Breakthrough for biomass handling
Through the investments Drax Group and its partners have made, the UK’s largest coal-to-biomass conversion project has generated over £710 million (≈ EUR 846 million) in gross domestic product (GDP) since 2009 in today’s prices. Of this, almost £280 million (≈ EUR 333 million) is attributed to capital investments into UK logistics and infrastructure. For Siwertell, it has meant a breakthrough in the UK for its multi-fuel handling solutions.
According to a report commissioned by Drax Group Plc and carried out by Oxford Economics, an independent global advisory providing reports, forecasts and analytical tools, the investments made by Drax and its partners in the coal-to-biomass conversion process has given rise to over £710 million (≈ EUR 846 million) in gross domestic product (GDP) since 2009, measured in today’s prices.
Biomass infrastructure at scale
Published in September 2016, the report “The Economic Impact of Drax Group in the UK” also highlights that the Drax project has necessitated the parallel development of an entirely new infrastructure and at an unprecedented scale. Drax and its partners— the Port of Tyne, the Humber Ports of Immingham and Hull, the Port of Liverpool, DB Cargo UK and GB Rail freight —have together developed a large, specialised freight and logistics infrastructure dedicated to the import, storage and delivery of wood pellets.

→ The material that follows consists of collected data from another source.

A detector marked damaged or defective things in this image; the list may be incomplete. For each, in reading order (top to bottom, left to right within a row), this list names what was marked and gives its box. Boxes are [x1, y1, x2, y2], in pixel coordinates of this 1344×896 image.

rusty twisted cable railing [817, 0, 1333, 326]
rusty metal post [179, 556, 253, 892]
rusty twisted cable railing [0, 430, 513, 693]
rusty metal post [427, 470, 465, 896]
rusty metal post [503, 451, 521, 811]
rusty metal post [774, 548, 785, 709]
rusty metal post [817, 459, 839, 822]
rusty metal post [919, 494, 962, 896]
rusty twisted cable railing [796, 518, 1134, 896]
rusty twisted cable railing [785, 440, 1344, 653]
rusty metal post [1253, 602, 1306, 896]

Port operators, freight service providers and rail wagon manufacturers all undertook work linked to the biomass conversion. According to the report, these capital investments have contributed almost £280 million (≈ EUR 333 million) to UK GDP in the eight years to 2016, measured in 2016 prices. They also supported around 4 400 annual jobs. Beyond the construction phase, this biomass infrastructure now supports a range of permanent jobs, from operations at the port facilities to the provision of logistics services for biomass cargo.
Seen as a whole the development is nothing short of remarkable given that wood pellets have fundamentally diﬀerent physical properties to coal– they need to be kept dry and be handled gently end-to-end along the entire logistics chain to avoid fuel degradation and hazards associated with combustible dust just to mention a few issues that need to be addressed.
Port of Tyne
Associated British Ports (ABP) Port of Tyne began its preparations to receive biomass shipments in 2009, after entering a long-term agreement with Drax. Around £16 million (≈ EUR 19 million) was invested in constructing a biomass handling facility with rail loading capacity to manage up to two million tonnes per annum.

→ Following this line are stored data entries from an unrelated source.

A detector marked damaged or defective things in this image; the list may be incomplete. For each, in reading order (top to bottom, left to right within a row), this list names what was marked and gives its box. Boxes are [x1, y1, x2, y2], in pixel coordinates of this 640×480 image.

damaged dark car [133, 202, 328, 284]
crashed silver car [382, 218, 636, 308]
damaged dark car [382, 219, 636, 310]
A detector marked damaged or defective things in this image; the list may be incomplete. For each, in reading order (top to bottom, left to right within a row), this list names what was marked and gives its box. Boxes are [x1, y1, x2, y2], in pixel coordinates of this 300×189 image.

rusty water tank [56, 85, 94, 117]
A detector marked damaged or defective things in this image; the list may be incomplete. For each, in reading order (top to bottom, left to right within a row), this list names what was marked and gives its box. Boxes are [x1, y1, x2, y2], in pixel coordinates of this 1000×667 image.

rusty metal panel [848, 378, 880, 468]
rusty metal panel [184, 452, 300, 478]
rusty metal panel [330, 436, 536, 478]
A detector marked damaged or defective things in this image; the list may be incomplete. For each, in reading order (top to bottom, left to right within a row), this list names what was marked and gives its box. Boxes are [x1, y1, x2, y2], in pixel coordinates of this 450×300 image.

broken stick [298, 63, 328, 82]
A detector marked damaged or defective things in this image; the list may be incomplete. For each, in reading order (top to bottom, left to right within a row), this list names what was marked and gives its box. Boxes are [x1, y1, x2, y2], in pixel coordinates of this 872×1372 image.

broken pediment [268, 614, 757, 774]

Dredging to deepen water in its berths to accommodate larger vessels was also carried out. The ﬁrst vessel with wood pellets was unloaded in September 2010 and the Port of Tyne has handled over six million tonnes in total since then.
Port of Hull
The largest share of the infrastructure investment has been into the ABP Humber Ports at Immingham and Hull. The ﬁrst part of the £150 million (≈ EUR 178 million) investment was the construction of a £26 million (≈ EUR 31 million) specialised rail loading facility at Hull, which opened in late 2014. The award winning facility can hold 1 800 tonnes of pellets and it takes approximately 35 minutes to ﬁll a 25-wagon trainset. On an annual basis, it can handle up to one million tonnes.

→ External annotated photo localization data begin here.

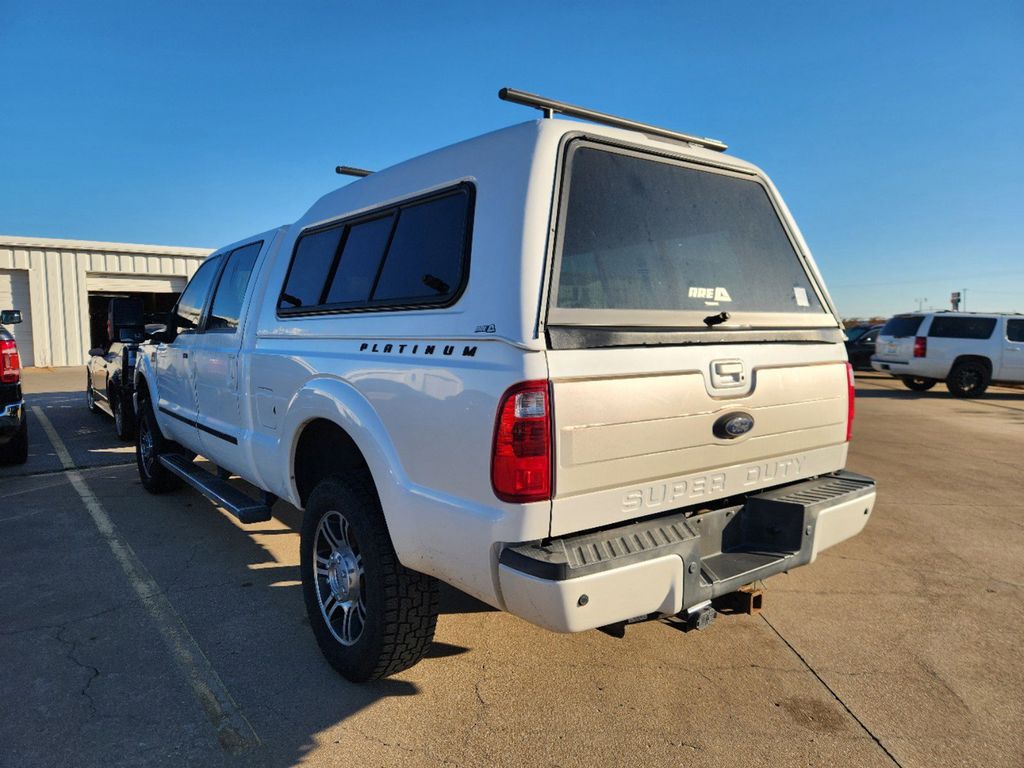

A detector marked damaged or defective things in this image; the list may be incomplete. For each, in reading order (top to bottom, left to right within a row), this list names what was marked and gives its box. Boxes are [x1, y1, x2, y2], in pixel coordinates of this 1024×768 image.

cracked pavement [2, 370, 1024, 765]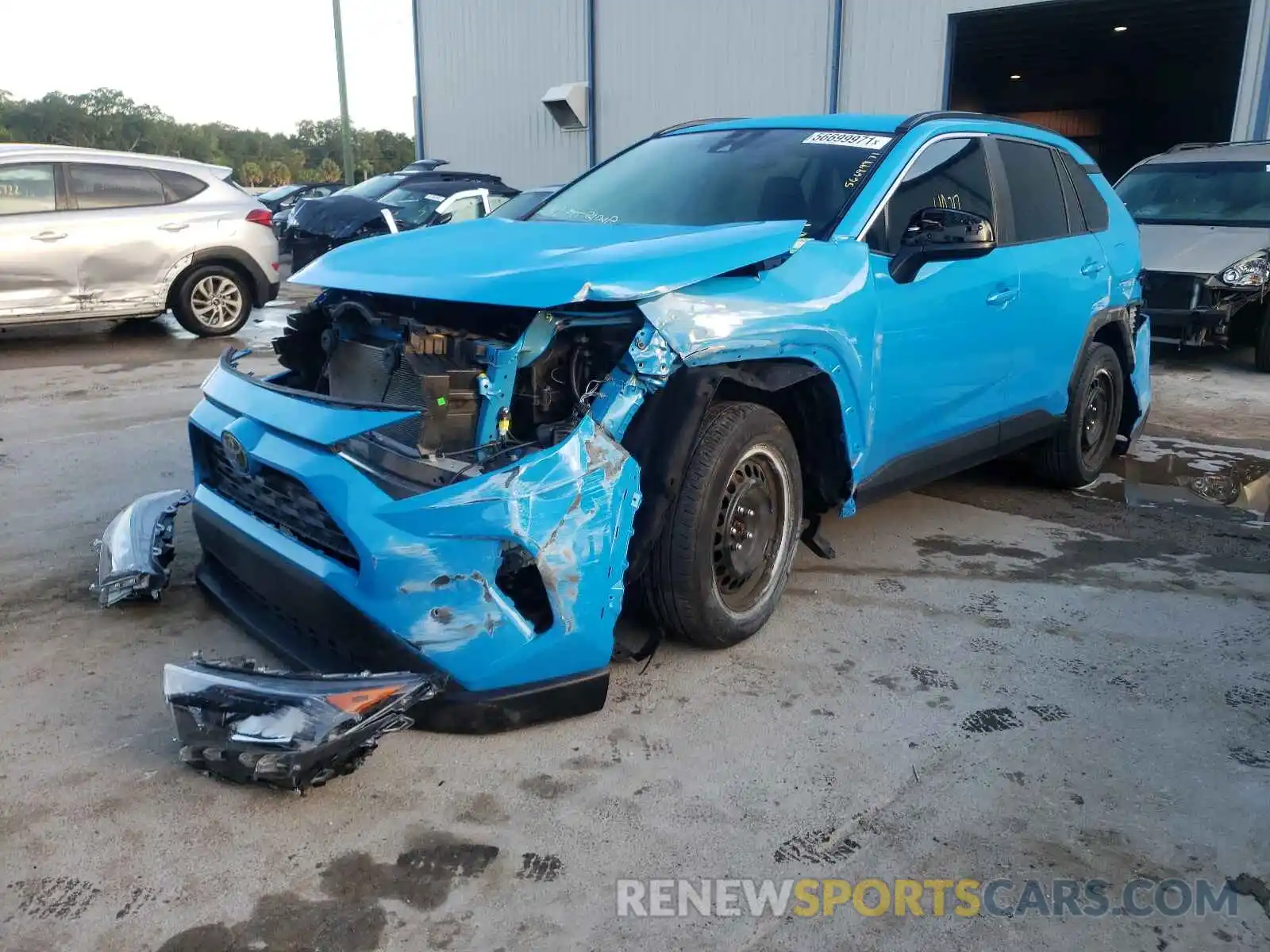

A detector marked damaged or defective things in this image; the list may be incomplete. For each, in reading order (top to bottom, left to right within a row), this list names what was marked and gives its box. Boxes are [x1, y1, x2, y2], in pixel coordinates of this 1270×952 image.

bent hood [288, 218, 802, 307]
torn sheet metal [291, 216, 802, 305]
bent hood [1143, 225, 1270, 278]
broken headlight lens [1214, 250, 1264, 286]
detached headlight [1209, 250, 1270, 286]
torn sheet metal [92, 492, 190, 612]
damaged front end [164, 660, 434, 792]
torn sheet metal [166, 660, 434, 792]
broken headlight lens [161, 665, 439, 792]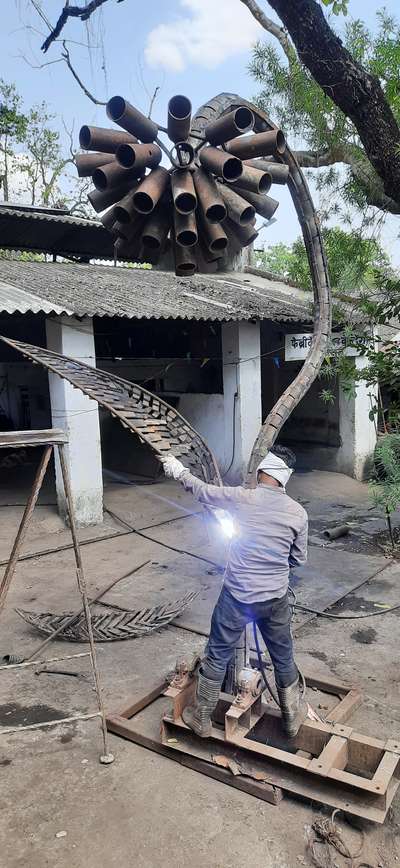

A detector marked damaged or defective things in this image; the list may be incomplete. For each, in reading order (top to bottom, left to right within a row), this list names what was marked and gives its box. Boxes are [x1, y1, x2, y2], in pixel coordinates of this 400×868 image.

rusty steel pipe [76, 152, 115, 177]
rusty steel pipe [78, 124, 138, 153]
rusty steel pipe [87, 181, 133, 212]
rusty steel pipe [92, 162, 141, 192]
rusty steel pipe [106, 95, 158, 142]
rusty steel pipe [115, 142, 161, 173]
rusty steel pipe [133, 167, 170, 214]
rusty steel pipe [167, 95, 192, 144]
rusty steel pipe [171, 170, 198, 214]
rusty steel pipe [195, 168, 228, 224]
rusty steel pipe [198, 147, 242, 183]
rusty steel pipe [205, 108, 255, 148]
rusty steel pipe [217, 184, 255, 225]
rusty steel pipe [231, 164, 272, 195]
rusty steel pipe [225, 131, 288, 161]
rusty steel pipe [233, 186, 280, 219]
rusty steel pipe [242, 159, 290, 186]
rusty steel pipe [141, 206, 171, 251]
rusty steel pipe [174, 210, 198, 248]
rusty steel pipe [202, 215, 227, 253]
rusty steel pipe [225, 217, 260, 248]
rusty steel pipe [173, 239, 197, 276]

In December 2015, a new £4 million (≈ EUR 4.8 million) warehouse for the storage of dry bulk cargoes was opened. The specially designed multi-purpose facility is used to store up to 26 000 m3 pellets. Features include ledge free internal walls to prevent dust accumulation, incipient aspirating ﬁre detection system, LED lighting, wireless carbon monoxide and heat monitoring, an expanding foam ﬁre suppression system, smoke extraction capabilities and an internal and external mist air system to control dust.
Port of Immingham
Across the estuary in Immingham, the second part of the investment was to develop the Immingham Renewable Fuels Terminal (IRFT). The Port of Immingham is already the UK’s largest port by tonnage, handling in excess of 55 million tonnes per annum. Oil and coal account for around 30 million tonnes whereas dry bulk commodities, including biomass, account for the balance.
Consisting of two multi-fuel ship unloaders, eight 25 000 tonne storage silos and a rail-loading facility, the IRFT is designed as a multi-customer terminal with Drax the ﬁrst customer to use the facilities. In July 2015 the facility received and discharged a Panamax-class vessel carrying almost 60 000 tonnes of pellets, the world’s largest ever single shipment.
The IRFT has been designed to handle pellets arriving in dedicated self-trimming bulk vessels of between 25 000 and 50 000 dwt. At full capacity, the terminal will handle about 6 million tonnes pellets per annum with the unloaders in almost constant operation.